Saturday, November 22, 2008

It's official......

I turned old this weekend. There were two events that occurred that aged me. First, my little Ella Bella lost two teeth. She's only five. She shouldn't be losing teeth yet. When we first noticed these teeth were loose, she cried a little bit saying she wasn't ready to lose her teeth yet and that she wanted to stay small. I felt her pain. I want her to stay small too but alas, it is not meant to be. Friday night, Jason tugged the first tooth out. The second one was ready also but the whole event bordered on traumatic and Ella opted to wait on the other. Last night I asked her if I could take a look at the other tooth and it was definitely ready. Finessing it out was more my method and it produced much less dramatic results. She ended up with two visits from the tooth fairy and was eagerly anticipating being seranaded with "The Tooth Song" from her classmates this morning!

Notice the red eyes in this picture and the lack of in the next. Guess which one Mommy pulled!
The second aging event transpired when Grace and I were driving to Girl Scouts on Saturday afternoon. As I was flipping through the radio stations, I came across a song that Grace really wanted to listen to. Being the good sport that I am, I left it on that song even though it wasn't my first choice. After about 30 seconds, I uttered the words that immediately labels you as old, "What is this song? Ugh, it's terrible. I can't believe you can like this crap." As soon as I said it, I knew it, I am old. However, maybe it would be best for me to look at it not as me getting old but rather, Grace is maturing. Thinking back on the past several months, I have noticed a trend with Grace and I. In looking at clothes, many of the items I have selected for her and felt sure were "her style" have turned out to garner a groan, an eyeroll and even a "Yuck!". We have been looking for new bedding for her room and each set I was confident was perfect, elicited the same response as the clothes. I have been trying to deny it but my baby is growing up. She is no longer just an extension of me but an individual with her own ideas and thoughts. It appears we are exiting childhood and entering adolescence. It is the stage all mothers of girls dread and the frightening thought is there is a very long road ahead of me and I am just backing out of the driveway. It is impossible for me to count the number of times I have heard the comment, "Oh wow, three girls. Just wait until they are teenagers!". It's a scary thought, I'm not going to lie. Uncharted waters and I am without a life jacket. Up to this point, I have done OK. By no stretch of the imagination am I the perfect mother but I have my moments. It's this new stage that I am supremely worried about. I'll be the first to admit, I am a bit of a control freak and know that is something I am going to need to overcome in order to even stand a chance. It doesn't always have to be my way or the highway. We have hit a crossroads and I have many adjustments ahead of me. For the past eight years, Grace has been my shadow, my mini me and now I need to regroup and realize she is her own person with her own opinions, likes and dislikes. And the real kicker is, that doesn't make her wrong! So, while I am officially old, it looks like I still have a lot of growing up to do!

*How to complete this task*.
List every person the blog post refers to by a given name. Rely solely on the blog post above.

*Dataset excerpts*.
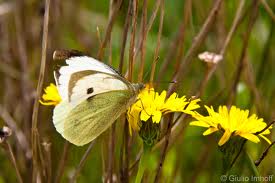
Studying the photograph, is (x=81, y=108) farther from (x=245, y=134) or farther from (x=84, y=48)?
(x=84, y=48)

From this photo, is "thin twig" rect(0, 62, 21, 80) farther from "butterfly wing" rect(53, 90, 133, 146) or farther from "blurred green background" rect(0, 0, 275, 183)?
"butterfly wing" rect(53, 90, 133, 146)

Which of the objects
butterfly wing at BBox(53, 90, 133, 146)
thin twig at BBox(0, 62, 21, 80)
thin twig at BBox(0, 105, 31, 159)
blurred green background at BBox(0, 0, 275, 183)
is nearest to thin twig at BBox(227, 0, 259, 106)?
blurred green background at BBox(0, 0, 275, 183)

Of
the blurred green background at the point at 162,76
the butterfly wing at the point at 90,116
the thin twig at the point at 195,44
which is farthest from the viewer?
the blurred green background at the point at 162,76

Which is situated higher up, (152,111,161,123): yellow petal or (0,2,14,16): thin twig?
(152,111,161,123): yellow petal

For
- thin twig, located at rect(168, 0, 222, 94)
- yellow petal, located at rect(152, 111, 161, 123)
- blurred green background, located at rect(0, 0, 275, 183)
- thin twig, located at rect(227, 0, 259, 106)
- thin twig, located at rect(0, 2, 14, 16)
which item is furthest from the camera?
thin twig, located at rect(0, 2, 14, 16)

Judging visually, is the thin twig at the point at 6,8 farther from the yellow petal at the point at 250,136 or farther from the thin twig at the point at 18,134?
the yellow petal at the point at 250,136

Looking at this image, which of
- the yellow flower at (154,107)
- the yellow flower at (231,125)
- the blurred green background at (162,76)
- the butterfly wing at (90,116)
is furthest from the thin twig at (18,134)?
the yellow flower at (231,125)

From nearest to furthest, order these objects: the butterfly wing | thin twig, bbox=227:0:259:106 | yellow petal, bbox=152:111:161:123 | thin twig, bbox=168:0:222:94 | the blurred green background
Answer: yellow petal, bbox=152:111:161:123
the butterfly wing
thin twig, bbox=168:0:222:94
thin twig, bbox=227:0:259:106
the blurred green background

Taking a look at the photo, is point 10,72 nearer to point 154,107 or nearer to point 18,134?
point 18,134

*Task solution*.
Ella (also called Ella Bella), Jason, Grace